At the original oral argument plaintiff did not contest the proposition that the trial court’s finding that Kellar was a farm employee was conclusive. The plaintiff orally argued:
“* * * The court found that actually this man at the moment was engaged in farm work. This again is something with which we don’t have any great quarrel because it isn’t too material. * * * “* * * and this is a legal conclusion on the part of the court and has nothing to do with the findings of fact as such. Even though the findings of fact when unsupported by any evidence, of course, are subject to review in this hearing anyway. * * *” (Emphasis added.)
This initial opinion of this court was the first time that the right to review de novo the trial court’s finding that Kellar was a farm employee was asserted.
I do not believe it proper, however, to determine the substantive rights of these parties by putting their *211respective conduct evidencing waiver into a scale and determining which conduct outweighs the other.
The starting point for a determination of these rights should be that this is a proceedings which has the basic characteristics of a law action. The only-reason this court would not continue to regard this proceedings as basically a law action is that the conduct of one of the parties caused the opposing party, the trial court, or this court, to take some action because they were misled by such party’s conduct into the belief that it was not basically a law action.

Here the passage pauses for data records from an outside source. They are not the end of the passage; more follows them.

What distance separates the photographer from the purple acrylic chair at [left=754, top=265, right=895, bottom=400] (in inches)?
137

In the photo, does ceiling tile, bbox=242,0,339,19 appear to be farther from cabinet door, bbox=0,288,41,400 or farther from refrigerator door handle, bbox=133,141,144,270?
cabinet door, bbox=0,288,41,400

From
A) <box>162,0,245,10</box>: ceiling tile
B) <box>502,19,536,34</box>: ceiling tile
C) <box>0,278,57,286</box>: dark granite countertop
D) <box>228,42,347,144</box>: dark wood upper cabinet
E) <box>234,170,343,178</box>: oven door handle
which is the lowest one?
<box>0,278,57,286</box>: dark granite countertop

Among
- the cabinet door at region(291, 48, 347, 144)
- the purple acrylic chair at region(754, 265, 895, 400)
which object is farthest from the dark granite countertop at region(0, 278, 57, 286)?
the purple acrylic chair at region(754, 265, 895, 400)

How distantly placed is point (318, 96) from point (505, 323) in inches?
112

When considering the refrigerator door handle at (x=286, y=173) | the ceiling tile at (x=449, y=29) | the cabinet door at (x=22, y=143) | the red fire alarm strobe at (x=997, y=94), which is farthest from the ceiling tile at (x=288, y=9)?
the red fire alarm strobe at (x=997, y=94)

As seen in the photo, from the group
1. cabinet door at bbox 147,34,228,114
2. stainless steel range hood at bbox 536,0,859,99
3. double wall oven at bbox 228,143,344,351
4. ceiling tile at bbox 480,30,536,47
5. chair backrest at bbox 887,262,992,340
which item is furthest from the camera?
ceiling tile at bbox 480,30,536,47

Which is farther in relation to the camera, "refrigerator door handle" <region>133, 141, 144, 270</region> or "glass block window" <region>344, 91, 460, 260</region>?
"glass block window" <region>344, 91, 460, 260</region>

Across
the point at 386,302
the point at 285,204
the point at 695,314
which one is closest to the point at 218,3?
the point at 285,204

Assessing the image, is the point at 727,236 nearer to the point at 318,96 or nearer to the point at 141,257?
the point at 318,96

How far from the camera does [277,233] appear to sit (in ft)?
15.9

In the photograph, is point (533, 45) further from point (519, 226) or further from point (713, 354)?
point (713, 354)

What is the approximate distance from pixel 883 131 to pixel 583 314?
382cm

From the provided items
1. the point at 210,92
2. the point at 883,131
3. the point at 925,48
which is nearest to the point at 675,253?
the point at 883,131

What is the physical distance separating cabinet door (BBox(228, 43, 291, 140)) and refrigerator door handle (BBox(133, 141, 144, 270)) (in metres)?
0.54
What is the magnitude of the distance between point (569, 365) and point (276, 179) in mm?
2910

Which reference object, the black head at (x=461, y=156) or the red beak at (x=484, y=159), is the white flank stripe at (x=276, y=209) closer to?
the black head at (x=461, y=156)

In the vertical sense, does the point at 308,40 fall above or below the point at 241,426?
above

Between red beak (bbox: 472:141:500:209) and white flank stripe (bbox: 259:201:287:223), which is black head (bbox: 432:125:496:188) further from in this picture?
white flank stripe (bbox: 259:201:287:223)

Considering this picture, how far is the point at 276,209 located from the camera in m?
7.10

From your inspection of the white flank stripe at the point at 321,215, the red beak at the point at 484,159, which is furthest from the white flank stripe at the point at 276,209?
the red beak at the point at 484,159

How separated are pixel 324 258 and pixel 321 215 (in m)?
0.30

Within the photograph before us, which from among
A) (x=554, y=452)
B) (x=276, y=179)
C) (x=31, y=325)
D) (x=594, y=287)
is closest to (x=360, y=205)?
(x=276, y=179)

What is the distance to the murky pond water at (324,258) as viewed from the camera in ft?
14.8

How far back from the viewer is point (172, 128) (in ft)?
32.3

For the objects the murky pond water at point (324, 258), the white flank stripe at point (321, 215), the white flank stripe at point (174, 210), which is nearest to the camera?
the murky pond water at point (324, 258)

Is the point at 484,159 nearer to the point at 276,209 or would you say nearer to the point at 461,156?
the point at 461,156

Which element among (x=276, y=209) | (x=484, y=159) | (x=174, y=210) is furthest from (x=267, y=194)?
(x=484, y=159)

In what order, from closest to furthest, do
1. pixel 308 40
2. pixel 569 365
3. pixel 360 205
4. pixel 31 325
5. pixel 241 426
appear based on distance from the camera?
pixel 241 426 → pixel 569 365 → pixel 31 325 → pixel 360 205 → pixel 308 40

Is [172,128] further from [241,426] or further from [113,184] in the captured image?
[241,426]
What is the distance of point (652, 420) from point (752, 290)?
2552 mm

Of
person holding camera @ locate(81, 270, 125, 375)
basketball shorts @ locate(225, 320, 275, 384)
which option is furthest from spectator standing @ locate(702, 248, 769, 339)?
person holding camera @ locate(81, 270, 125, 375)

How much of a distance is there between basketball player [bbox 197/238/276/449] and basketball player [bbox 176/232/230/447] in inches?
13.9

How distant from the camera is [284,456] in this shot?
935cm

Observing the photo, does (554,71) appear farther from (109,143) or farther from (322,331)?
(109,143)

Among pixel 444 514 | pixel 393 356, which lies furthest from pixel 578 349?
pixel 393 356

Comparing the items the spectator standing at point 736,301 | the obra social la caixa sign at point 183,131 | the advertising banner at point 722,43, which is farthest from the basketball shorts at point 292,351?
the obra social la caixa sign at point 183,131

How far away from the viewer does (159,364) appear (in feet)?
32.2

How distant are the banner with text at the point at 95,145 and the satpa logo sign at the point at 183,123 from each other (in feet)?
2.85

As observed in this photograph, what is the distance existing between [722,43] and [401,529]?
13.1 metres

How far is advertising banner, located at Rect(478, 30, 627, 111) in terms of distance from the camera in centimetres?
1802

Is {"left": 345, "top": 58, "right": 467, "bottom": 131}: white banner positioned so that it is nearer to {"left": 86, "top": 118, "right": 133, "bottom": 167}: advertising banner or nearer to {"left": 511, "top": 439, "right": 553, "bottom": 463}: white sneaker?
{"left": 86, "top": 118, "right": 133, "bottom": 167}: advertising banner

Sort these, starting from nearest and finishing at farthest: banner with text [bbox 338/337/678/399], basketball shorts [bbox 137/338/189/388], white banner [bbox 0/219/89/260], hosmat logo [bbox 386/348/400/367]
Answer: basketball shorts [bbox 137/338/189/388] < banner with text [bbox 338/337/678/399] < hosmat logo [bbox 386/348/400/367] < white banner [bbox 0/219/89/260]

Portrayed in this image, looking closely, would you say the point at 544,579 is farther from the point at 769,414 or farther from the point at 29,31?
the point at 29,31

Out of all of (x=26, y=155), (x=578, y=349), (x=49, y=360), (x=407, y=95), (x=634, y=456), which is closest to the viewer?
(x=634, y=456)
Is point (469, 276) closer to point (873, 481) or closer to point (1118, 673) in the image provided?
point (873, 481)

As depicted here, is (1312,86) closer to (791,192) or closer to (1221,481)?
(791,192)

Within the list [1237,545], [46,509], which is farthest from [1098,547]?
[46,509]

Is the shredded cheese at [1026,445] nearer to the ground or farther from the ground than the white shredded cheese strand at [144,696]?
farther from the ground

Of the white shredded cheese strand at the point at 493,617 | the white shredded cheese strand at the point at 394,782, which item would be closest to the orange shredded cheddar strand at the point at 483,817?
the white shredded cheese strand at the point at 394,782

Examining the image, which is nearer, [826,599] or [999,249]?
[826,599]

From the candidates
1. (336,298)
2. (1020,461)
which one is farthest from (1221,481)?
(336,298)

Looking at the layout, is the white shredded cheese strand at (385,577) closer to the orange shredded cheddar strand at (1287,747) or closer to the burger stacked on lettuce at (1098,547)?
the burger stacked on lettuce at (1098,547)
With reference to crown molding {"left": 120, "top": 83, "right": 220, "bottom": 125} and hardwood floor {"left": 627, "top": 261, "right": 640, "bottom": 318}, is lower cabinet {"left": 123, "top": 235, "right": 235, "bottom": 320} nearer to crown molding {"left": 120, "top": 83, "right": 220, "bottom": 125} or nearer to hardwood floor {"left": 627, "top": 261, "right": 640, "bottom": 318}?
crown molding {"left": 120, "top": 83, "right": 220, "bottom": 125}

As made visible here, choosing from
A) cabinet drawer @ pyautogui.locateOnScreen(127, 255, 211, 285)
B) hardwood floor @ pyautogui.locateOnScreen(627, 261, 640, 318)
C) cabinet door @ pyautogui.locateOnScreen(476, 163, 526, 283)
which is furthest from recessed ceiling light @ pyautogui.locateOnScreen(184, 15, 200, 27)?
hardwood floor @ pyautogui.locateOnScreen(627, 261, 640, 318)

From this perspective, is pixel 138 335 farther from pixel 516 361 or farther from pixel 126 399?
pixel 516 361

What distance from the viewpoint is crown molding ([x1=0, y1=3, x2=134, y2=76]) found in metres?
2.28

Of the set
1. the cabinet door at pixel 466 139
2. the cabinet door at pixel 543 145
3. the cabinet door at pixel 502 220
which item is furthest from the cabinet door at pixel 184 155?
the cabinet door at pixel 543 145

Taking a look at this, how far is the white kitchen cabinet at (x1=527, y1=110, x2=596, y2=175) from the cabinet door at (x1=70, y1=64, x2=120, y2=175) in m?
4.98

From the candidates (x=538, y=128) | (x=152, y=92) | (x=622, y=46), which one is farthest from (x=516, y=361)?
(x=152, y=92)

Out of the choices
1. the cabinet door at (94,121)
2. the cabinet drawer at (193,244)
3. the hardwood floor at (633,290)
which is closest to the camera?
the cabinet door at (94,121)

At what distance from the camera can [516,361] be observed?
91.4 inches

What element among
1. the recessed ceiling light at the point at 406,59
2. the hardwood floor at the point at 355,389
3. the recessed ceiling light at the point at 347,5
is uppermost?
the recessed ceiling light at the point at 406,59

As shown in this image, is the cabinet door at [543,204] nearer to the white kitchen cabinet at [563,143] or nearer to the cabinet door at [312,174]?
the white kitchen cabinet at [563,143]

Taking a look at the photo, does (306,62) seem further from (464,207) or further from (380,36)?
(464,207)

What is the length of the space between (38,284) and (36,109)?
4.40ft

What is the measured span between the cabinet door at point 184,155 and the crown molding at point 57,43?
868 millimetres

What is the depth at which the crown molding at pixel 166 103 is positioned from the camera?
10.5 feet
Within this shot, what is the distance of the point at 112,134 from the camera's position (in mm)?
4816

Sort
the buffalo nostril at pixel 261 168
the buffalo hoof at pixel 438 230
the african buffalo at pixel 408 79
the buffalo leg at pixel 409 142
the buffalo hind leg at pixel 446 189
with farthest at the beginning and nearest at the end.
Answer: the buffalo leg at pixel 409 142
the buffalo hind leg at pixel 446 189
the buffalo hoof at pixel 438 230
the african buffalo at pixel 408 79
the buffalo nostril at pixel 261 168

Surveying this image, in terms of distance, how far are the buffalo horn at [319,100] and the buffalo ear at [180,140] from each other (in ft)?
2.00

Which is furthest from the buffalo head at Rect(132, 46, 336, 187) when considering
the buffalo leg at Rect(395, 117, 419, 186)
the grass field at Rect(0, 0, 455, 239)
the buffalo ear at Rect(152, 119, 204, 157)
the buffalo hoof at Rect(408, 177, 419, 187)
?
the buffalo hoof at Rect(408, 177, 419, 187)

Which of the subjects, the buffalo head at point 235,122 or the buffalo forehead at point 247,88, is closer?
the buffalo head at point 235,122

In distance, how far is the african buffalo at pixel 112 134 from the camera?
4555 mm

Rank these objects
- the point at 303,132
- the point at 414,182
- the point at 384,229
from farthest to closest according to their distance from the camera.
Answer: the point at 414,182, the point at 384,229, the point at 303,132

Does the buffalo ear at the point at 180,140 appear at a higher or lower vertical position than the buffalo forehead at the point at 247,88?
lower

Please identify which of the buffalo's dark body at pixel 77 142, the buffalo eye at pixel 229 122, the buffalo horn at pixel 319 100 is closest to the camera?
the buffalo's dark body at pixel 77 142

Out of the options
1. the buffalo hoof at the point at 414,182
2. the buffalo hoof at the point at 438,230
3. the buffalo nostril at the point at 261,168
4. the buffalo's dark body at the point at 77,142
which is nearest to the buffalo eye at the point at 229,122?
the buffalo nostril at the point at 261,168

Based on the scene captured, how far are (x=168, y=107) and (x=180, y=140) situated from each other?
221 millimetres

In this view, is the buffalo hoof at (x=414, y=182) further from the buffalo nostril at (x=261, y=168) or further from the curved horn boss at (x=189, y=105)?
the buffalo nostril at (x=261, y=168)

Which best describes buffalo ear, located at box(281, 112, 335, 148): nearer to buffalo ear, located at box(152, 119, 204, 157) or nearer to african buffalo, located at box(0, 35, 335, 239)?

Nothing in the record indicates that anyone was misled or would have done anything in any different way. If the defendant had omitted that part of his prayer for general equitable relief; if the defendant had strongly contested the trial court’s pronouncement that the case was governed by equity practice; if the trial court on such protest had either changed its mind and considered it as a law action, or if it did not change its mind; if the defendant had not offered excluded evidence “under the rule” and then requested this court to consider such evidence; if the defendant had labeled the declaration of rights a “judgment” instead of a “decree,” nothing would be changed. The plaintiff would not have conducted itself differently in any way. The trial court would not. The results would not be different.
Despite this, the majority conclude that defendant’s conduct was of such a character that he is now es-topped from contending that this proceedings is what it really is, a law action, and for this reason an otherwise valid judgment in favor of the defendant must be reversed. With this I cannot concur.
Sloan and O’Connell, JJ., join in this dissent.The cases are collected in 13 ALR2d 777, §§ 7, 12. More recent is Temperance Insurance Exchange v. Carver, 83 Idaho 487, 365 P2d 824.